▸ DIRECTIVE
Copy out each of the entries below word for word, leaving the pictures out.
START TASK DATA
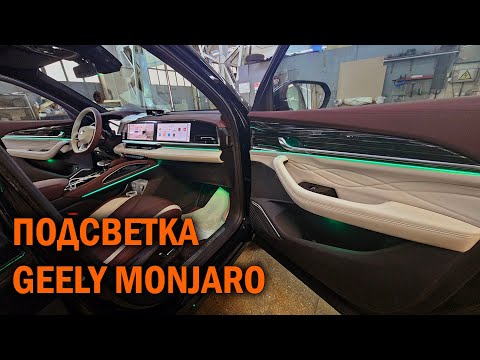 Видео: Амбиентная подсветка Geely Monjaro - Автотехцентр SoundSpeed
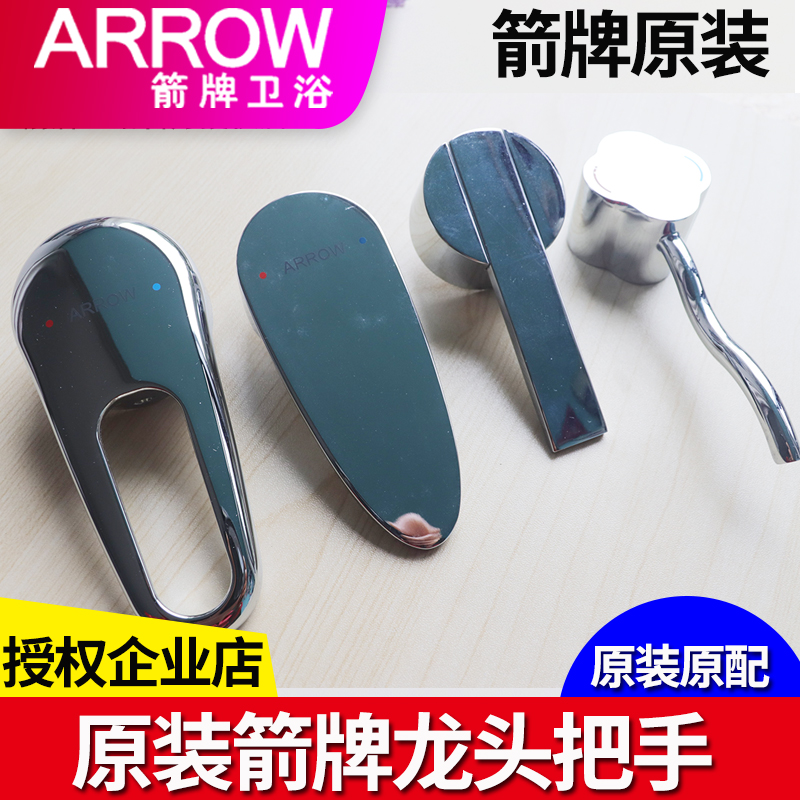 箭牌水龙头把手原装配件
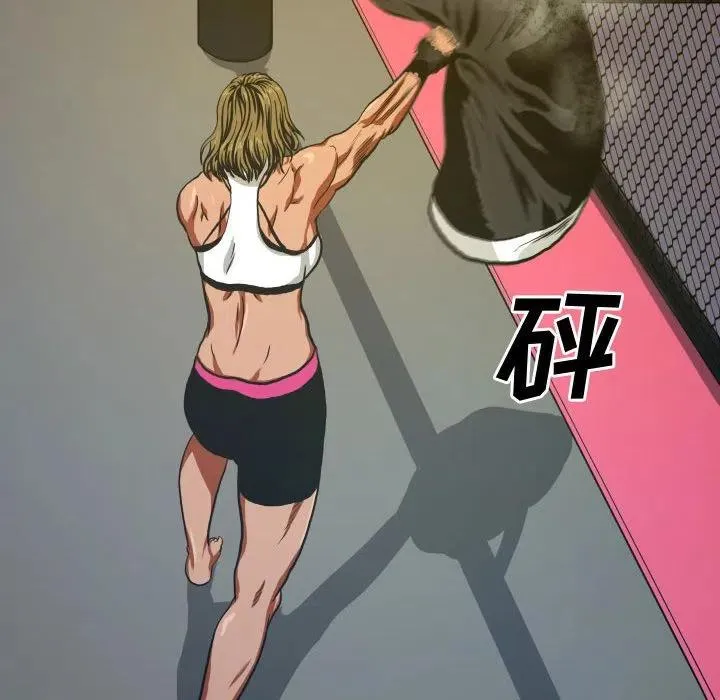 8 第15页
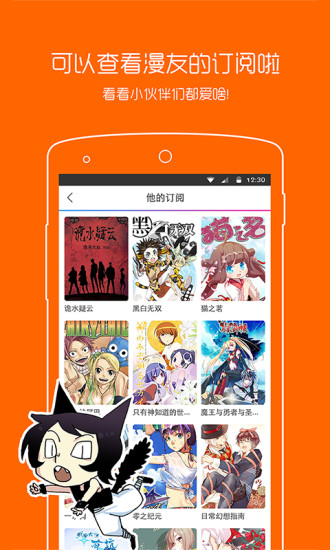 动漫之家app下载官方手机版
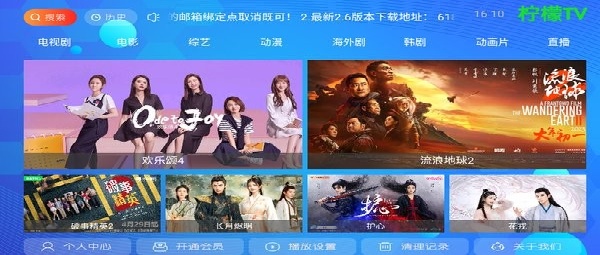 柠檬网络
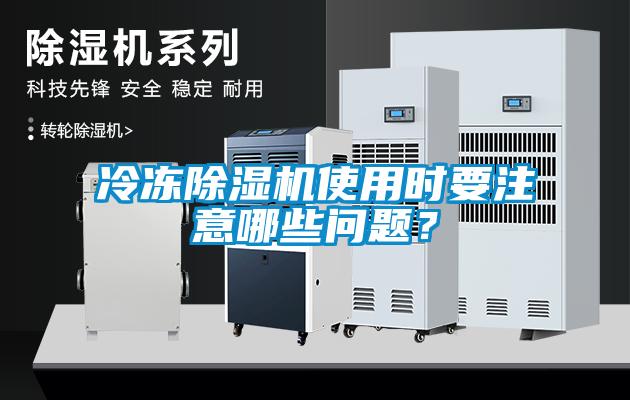 冷凍除濕機(jī)使用時(shí)要注意哪些問題？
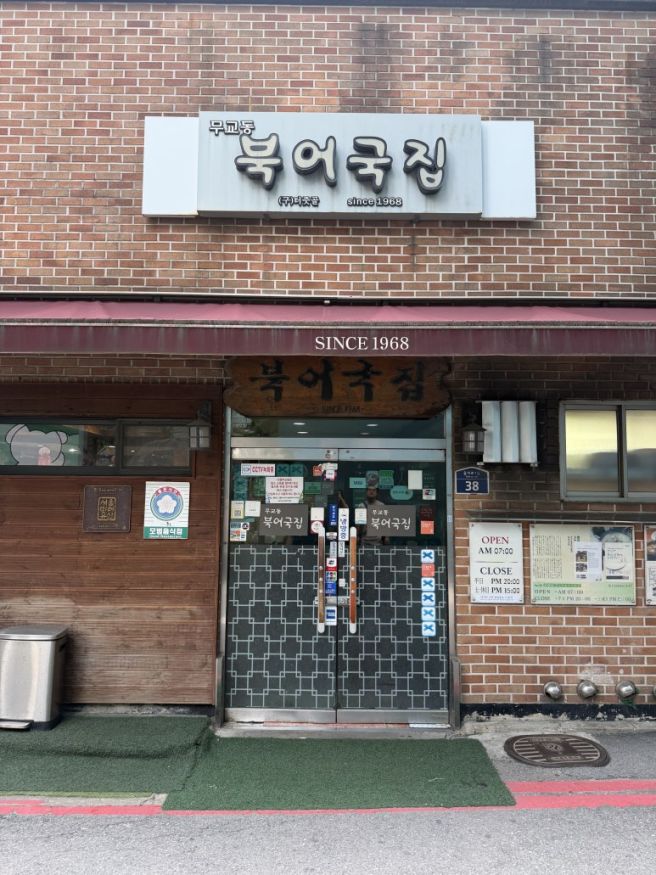 을지로 맛집 무교동 북어국집 N회차 재방문한 최애 노포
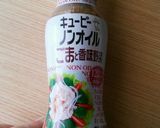 アボカドと豆腐のヘルシーキヌアサラダ作り方9写真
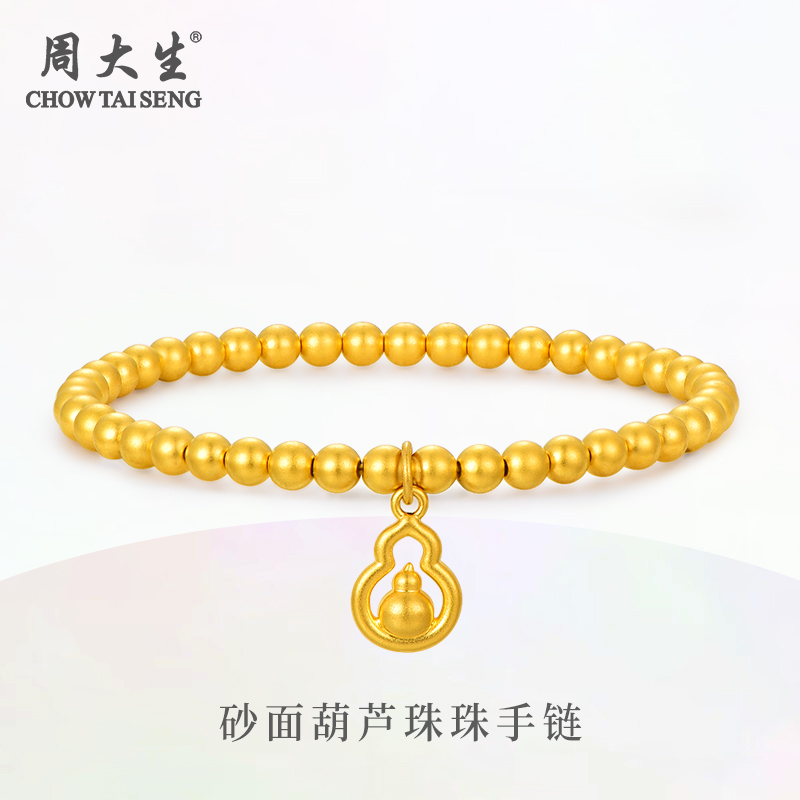 Chow Tai Seng/周大生足金999砂面葫芦珠珠黄金手链
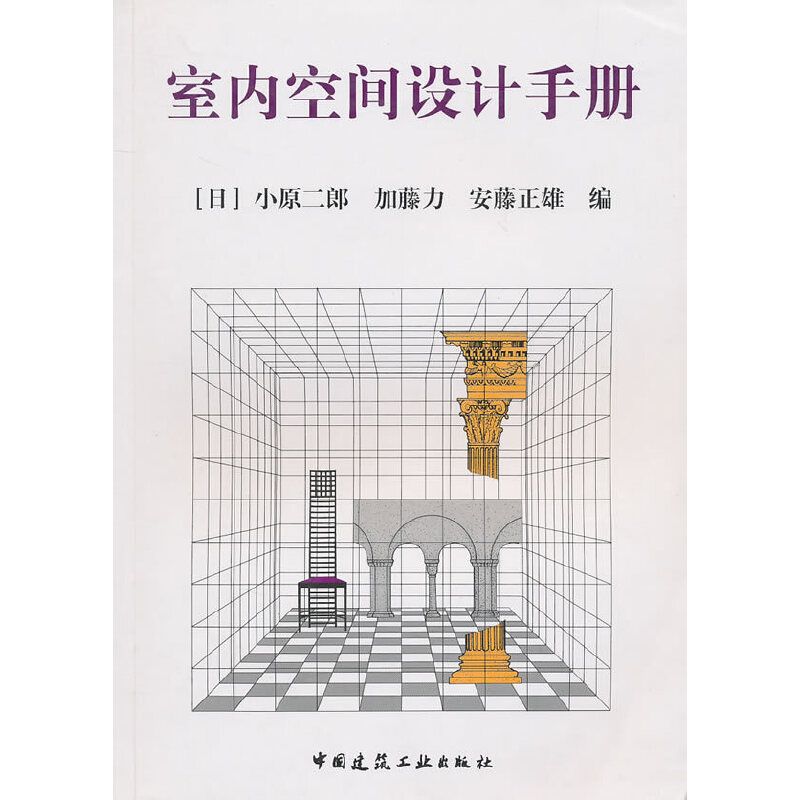 【正版书籍】室内空间设计手册小原二郎张黎明袁逸倩译中国建筑工业出版社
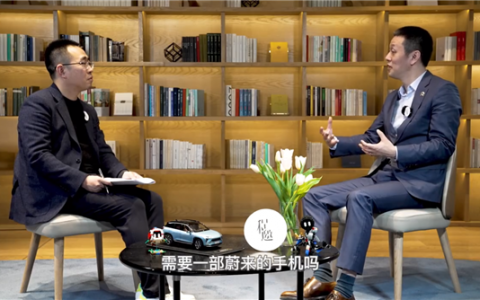 车企造手机？天真！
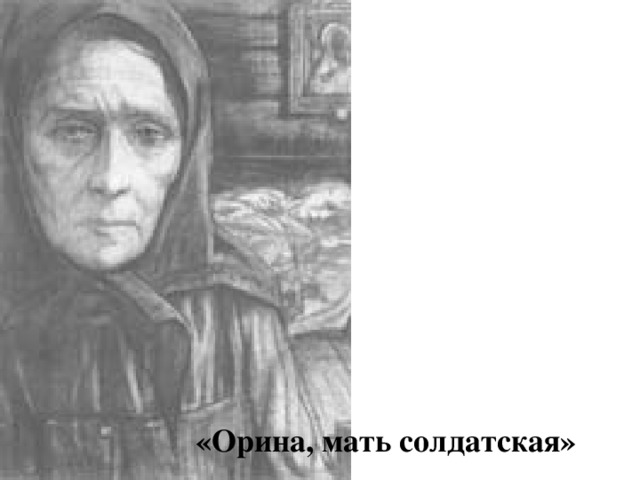 «Орина, мать солдатская»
END TASK DATA
▸ EXERCISE RESPONSE
 Видео: Амбиентная подсветка Geely Monjaro - Автотехцентр SoundSpeed
 箭牌水龙头把手原装配件
 8 第15页
 动漫之家app下载官方手机版
 柠檬网络
 冷凍除濕機(jī)使用時(shí)要注意哪些問題？
 을지로 맛집 무교동 북어국집 N회차 재방문한 최애 노포
 アボカドと豆腐のヘルシーキヌアサラダ作り方9写真
 Chow Tai Seng/周大生足金999砂面葫芦珠珠黄金手链
 【正版书籍】室内空间设计手册小原二郎张黎明袁逸倩译中国建筑工业出版社
 车企造手机？天真！
 «Орина, мать солдатская»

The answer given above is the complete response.